### Problems and tasks
A) Condense the paragraph of the forum reply below that begins "As far as real world numbers" into a short bulleted list that keeps its main facts.
B) In the forum reply below, roughly how many rows per day does the telecom data collection app insert?
C) From the forum reply below, reproduce the passage between "I missed the" and "work for you.", inclusive.

--- START Document excerpt ---

I missed the original post on this, so I'm replying to Dave's response.
  To the OP, I don't know where you obtain your conventional wisdom
from, but I'd look for another source.  Just about any site you might
visit that handles lots of data has a DBMS of some sort behind it; given
that IMS and Adabase have been out of favor for 20 years, most of  those
DBMSs are relational.  So if it can work for your bank, E*Trade and
eBay, chances are it can work for you.

As far as real world numbers, we have a data-intensive app (network data
collection for a telecom company) that is currently inserting about 16
million rows a day.  I benchmarked PG for that app and with some
tweaking, PG could handle it.  The current app uses stored procedures
for all inserts, and PG didn't do well with that approach; substituting
embedded inserts fixed that problem.  So PG can definitely "handle" very
large transaction volumes.  As with any DBMS and any application, you
may encounter challenges (like the one I point out with using stored
procs for high-volume inserts) that require you to address with some
thought.

--- END Document excerpt ---
--- START Dataset entries ---

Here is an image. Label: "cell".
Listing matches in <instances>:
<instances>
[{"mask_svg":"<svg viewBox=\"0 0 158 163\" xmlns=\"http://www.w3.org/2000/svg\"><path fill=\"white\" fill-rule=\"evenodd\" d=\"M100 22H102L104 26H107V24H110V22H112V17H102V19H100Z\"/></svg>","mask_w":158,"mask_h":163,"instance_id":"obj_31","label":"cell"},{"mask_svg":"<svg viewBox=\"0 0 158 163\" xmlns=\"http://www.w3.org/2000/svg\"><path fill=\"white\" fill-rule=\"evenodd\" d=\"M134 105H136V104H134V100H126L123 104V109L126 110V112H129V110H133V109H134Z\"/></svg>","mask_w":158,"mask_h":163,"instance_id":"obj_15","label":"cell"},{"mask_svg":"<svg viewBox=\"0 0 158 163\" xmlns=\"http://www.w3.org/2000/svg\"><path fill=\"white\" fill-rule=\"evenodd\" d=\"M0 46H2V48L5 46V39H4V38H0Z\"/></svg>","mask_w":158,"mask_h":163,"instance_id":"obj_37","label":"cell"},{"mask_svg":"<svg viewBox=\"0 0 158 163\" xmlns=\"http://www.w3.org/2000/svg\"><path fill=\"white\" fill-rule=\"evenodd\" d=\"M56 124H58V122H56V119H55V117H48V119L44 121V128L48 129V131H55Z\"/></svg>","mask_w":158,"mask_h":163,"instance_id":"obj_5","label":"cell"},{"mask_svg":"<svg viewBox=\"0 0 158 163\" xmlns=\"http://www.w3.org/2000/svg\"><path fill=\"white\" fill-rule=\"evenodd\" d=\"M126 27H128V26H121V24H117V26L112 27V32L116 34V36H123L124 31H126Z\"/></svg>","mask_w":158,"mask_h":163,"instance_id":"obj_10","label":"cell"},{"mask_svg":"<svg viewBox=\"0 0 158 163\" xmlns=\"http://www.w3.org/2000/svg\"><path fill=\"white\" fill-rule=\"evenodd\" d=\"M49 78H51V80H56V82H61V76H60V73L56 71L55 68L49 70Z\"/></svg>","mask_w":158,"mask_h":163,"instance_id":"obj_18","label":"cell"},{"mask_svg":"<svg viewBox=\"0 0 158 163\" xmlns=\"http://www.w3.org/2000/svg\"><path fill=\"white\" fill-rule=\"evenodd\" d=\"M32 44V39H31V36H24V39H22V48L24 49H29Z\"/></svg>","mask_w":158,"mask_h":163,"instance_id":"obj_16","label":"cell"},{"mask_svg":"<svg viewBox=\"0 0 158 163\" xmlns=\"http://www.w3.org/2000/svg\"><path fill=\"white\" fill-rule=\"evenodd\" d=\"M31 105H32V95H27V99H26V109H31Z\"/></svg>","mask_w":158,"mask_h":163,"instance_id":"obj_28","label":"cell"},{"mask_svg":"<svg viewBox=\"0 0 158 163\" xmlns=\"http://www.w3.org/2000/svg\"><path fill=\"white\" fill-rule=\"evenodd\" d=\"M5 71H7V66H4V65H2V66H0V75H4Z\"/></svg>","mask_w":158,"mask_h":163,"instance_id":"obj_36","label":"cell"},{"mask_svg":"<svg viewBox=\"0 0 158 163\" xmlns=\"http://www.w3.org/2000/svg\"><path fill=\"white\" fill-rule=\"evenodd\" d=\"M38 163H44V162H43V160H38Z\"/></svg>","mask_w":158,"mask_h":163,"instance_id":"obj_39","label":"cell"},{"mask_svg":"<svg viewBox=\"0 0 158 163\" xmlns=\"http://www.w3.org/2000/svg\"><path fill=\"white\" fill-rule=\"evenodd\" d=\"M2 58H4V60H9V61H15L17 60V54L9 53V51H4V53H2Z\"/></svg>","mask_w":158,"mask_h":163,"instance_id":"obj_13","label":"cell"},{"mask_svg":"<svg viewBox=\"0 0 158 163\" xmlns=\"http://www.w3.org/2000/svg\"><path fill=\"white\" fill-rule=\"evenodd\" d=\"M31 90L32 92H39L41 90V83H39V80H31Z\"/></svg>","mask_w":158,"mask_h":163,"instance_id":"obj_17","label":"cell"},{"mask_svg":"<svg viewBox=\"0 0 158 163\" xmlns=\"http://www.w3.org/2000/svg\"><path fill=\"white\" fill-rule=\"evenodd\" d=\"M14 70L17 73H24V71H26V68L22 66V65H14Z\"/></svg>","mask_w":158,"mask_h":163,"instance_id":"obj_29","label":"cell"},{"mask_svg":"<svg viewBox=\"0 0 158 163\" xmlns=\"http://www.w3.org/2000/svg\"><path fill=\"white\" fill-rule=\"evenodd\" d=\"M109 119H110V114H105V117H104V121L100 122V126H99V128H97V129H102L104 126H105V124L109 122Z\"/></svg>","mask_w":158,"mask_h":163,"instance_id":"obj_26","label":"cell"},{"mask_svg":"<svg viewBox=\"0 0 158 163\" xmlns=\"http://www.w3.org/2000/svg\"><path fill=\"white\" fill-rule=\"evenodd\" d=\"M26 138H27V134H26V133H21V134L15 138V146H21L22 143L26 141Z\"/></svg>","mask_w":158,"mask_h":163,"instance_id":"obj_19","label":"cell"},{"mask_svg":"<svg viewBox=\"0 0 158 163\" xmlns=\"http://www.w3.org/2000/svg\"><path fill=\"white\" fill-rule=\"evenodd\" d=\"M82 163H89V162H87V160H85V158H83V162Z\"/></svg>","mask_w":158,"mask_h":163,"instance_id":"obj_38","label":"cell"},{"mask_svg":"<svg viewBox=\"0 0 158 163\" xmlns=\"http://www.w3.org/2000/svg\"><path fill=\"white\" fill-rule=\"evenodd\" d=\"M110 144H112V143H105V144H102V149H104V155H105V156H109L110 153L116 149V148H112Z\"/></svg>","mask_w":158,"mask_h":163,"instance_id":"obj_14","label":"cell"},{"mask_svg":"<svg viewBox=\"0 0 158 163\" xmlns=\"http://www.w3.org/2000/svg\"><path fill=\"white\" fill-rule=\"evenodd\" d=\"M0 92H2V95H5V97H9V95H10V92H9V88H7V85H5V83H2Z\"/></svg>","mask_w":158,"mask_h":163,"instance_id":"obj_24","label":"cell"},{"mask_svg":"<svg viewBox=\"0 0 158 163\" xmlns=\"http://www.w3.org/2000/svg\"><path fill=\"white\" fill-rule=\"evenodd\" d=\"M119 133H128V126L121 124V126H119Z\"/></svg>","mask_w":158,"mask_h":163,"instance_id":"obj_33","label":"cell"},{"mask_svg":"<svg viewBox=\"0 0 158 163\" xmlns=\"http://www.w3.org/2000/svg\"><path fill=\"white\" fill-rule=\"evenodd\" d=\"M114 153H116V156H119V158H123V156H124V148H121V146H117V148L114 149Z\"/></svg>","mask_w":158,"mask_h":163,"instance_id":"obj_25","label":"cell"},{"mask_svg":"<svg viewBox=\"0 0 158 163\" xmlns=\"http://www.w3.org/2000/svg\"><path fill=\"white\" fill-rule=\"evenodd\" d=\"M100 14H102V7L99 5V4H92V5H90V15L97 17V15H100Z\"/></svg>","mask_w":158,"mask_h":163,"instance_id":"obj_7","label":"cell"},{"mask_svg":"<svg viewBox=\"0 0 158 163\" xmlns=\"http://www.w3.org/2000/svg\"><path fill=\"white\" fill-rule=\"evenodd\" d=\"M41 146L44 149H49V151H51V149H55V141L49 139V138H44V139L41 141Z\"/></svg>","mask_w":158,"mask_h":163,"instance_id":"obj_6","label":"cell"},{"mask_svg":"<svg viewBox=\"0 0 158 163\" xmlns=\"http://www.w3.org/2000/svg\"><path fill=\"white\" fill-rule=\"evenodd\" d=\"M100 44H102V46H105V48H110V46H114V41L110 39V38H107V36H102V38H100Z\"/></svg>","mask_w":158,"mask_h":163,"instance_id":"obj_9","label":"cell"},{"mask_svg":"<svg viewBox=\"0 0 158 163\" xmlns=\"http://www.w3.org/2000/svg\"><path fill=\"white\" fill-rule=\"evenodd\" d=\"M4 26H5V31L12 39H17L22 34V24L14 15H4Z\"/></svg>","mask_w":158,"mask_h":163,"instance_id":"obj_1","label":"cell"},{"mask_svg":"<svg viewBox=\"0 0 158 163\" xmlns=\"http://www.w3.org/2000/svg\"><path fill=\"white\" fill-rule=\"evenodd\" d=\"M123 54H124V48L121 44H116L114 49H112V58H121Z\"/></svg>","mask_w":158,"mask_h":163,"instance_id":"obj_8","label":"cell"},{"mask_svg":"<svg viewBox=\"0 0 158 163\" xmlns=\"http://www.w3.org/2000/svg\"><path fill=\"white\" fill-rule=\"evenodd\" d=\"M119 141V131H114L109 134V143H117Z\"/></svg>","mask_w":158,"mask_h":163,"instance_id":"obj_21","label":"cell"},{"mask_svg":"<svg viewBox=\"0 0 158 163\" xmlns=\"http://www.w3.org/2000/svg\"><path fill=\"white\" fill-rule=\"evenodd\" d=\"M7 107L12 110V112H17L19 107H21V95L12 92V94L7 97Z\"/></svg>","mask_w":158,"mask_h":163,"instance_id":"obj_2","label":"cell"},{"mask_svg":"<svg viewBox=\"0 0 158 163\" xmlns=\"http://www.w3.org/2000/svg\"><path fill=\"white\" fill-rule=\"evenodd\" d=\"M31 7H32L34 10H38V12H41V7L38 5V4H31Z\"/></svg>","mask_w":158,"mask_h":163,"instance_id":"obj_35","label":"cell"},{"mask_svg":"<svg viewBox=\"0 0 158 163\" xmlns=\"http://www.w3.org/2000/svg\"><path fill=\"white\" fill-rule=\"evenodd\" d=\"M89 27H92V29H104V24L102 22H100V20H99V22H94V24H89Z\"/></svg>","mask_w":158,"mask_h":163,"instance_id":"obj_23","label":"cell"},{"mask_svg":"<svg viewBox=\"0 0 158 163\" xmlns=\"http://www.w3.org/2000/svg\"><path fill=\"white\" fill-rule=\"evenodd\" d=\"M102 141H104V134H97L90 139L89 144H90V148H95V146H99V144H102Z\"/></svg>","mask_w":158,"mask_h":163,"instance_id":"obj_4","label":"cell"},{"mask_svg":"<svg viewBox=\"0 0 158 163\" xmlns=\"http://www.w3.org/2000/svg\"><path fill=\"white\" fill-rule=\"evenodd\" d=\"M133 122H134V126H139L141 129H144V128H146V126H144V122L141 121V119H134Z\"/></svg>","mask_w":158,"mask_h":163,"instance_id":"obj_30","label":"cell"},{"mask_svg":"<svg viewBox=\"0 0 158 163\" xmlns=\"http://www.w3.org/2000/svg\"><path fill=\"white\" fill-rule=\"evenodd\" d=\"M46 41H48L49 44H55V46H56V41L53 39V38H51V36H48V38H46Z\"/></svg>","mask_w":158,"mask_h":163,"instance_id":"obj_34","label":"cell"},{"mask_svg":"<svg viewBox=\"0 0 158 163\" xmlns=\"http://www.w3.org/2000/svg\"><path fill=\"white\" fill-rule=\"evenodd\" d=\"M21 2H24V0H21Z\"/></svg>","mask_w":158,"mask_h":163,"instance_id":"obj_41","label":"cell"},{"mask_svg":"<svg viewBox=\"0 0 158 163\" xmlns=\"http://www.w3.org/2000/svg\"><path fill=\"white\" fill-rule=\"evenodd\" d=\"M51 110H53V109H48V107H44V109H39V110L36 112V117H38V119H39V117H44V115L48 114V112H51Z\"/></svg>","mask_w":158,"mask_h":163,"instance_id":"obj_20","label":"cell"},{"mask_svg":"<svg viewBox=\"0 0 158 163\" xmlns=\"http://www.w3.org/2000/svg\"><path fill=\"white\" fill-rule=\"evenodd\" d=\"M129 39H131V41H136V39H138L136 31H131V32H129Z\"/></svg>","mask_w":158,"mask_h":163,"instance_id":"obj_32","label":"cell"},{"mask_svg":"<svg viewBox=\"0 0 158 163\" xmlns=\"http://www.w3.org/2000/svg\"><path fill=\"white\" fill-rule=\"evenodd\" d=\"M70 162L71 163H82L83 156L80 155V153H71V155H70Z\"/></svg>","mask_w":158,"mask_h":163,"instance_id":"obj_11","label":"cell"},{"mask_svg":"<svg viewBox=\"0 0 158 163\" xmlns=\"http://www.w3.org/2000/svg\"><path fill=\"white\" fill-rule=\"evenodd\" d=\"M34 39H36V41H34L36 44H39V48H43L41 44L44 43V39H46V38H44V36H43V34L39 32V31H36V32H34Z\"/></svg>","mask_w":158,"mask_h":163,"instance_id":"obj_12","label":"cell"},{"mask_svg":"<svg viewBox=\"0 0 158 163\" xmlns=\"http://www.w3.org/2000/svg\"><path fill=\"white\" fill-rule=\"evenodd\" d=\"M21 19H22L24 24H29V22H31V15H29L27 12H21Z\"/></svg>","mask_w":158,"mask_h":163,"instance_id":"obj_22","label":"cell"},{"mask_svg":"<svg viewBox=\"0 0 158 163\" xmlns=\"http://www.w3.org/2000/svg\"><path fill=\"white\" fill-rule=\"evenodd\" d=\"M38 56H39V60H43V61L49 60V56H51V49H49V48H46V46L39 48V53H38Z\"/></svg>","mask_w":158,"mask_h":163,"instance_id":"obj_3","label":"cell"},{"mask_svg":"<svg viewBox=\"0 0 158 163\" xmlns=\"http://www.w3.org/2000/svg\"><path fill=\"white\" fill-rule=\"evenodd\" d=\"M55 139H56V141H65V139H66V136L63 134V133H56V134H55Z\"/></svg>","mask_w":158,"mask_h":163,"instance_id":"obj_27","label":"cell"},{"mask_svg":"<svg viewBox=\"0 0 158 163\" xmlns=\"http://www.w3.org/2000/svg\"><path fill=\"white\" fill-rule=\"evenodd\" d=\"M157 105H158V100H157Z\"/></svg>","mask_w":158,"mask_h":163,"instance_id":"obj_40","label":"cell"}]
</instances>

--- END Dataset entries ---
--- START Dataset entries ---

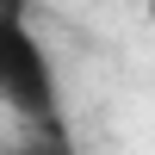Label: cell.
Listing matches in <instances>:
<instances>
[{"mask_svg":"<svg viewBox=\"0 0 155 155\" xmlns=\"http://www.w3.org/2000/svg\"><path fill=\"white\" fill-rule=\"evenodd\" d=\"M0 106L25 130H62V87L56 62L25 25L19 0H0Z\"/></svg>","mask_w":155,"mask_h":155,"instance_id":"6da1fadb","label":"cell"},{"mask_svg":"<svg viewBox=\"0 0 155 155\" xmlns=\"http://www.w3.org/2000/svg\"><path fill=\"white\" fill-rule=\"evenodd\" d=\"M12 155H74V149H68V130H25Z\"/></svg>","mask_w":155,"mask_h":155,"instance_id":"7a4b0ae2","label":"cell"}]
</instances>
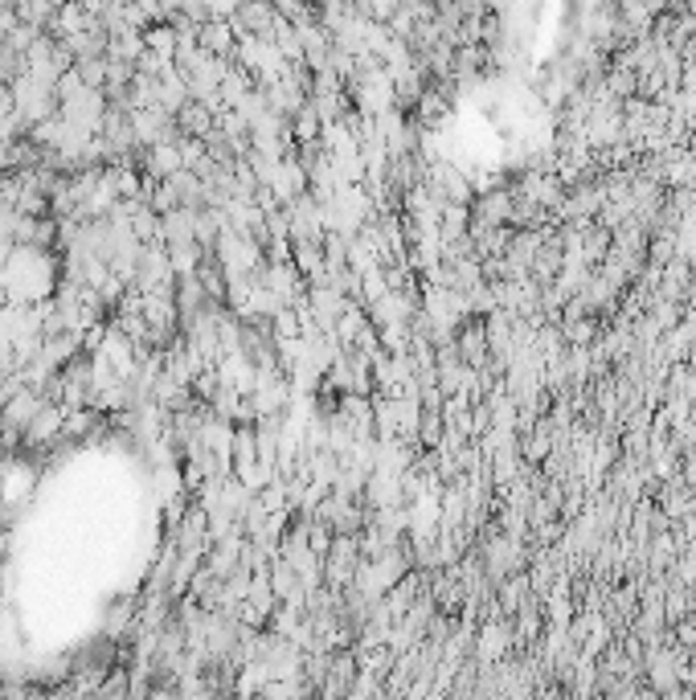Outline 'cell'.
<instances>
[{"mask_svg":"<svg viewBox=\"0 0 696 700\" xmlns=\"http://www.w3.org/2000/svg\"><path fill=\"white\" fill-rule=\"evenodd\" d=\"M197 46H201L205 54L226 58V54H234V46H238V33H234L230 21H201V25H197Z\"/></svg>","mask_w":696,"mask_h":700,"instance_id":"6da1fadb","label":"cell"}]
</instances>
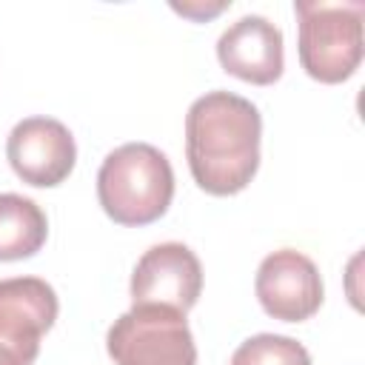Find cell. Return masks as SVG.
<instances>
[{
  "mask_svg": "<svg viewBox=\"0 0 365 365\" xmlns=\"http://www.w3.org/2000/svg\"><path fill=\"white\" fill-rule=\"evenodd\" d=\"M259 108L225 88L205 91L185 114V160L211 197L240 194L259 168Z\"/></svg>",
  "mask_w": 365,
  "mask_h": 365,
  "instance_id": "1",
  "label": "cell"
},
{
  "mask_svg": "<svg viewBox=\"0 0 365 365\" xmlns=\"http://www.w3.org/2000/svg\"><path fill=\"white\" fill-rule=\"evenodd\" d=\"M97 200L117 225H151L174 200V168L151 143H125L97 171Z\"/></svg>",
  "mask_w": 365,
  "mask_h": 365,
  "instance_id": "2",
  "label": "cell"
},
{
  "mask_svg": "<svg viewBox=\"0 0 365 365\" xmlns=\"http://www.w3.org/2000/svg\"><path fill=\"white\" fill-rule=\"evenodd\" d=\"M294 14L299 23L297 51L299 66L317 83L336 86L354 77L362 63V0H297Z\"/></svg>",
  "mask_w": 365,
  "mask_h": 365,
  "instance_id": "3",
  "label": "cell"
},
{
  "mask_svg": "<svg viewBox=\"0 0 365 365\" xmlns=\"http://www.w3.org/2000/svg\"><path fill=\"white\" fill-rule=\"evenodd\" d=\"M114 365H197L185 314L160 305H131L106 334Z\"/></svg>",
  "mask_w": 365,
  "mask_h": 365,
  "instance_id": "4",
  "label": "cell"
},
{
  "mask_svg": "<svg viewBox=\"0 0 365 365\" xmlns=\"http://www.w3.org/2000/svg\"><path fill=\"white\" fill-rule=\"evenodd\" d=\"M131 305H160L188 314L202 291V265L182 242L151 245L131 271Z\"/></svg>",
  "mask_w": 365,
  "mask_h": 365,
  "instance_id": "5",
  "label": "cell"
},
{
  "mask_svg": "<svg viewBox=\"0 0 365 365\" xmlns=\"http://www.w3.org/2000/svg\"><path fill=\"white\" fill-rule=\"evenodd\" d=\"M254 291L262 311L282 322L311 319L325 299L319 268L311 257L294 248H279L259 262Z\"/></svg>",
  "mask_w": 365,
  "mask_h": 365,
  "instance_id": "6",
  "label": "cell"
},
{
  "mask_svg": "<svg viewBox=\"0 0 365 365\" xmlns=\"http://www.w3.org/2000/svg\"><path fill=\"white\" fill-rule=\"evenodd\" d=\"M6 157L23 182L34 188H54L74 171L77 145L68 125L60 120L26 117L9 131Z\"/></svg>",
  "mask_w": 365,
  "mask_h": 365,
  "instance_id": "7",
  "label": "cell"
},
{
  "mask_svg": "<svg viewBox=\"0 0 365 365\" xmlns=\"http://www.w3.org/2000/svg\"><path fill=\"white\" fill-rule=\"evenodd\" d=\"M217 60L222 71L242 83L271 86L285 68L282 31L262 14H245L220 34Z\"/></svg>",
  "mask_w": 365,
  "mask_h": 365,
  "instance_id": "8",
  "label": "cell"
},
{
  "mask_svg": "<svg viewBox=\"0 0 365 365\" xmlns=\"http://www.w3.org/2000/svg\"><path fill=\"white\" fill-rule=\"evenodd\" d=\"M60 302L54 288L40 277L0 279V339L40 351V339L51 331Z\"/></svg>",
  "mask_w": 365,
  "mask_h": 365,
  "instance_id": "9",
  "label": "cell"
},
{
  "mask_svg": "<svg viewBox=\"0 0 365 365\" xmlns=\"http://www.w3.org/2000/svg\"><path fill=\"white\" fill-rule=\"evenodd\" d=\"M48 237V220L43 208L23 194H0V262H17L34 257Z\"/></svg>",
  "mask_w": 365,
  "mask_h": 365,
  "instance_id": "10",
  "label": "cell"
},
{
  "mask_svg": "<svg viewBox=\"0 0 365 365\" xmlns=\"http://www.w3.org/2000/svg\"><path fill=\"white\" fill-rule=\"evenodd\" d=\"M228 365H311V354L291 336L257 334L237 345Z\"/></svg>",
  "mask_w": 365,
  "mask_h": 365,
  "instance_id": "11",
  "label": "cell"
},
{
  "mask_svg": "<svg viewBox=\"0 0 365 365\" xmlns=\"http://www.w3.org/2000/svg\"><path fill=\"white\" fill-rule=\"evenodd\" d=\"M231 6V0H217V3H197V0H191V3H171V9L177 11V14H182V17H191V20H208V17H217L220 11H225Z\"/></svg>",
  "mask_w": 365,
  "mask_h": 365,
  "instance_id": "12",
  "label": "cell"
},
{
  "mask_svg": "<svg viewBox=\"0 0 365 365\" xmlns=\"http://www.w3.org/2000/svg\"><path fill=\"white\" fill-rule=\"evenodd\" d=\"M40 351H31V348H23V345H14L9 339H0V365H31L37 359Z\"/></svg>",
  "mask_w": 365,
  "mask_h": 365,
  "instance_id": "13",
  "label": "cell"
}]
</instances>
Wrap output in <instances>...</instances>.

--- END Dataset entries ---

### Task-by-task results
A)
- A telecom network data collection app inserts about 16 million rows a day.
- After some tweaking, PG handled that load in a benchmark.
- PG performed poorly with the app's stored procedures for inserts. Switching to embedded inserts fixed this.
- PG can handle very large transaction volumes, but high-volume use may raise challenges that need careful thought.

B) About 16 million rows a day.

C)
I missed the original post on this, so I'm replying to Dave's response.
  To the OP, I don't know where you obtain your conventional wisdom
from, but I'd look for another source.  Just about any site you might
visit that handles lots of data has a DBMS of some sort behind it; given
that IMS and Adabase have been out of favor for 20 years, most of  those
DBMSs are relational.  So if it can work for your bank, E*Trade and
eBay, chances are it can work for you.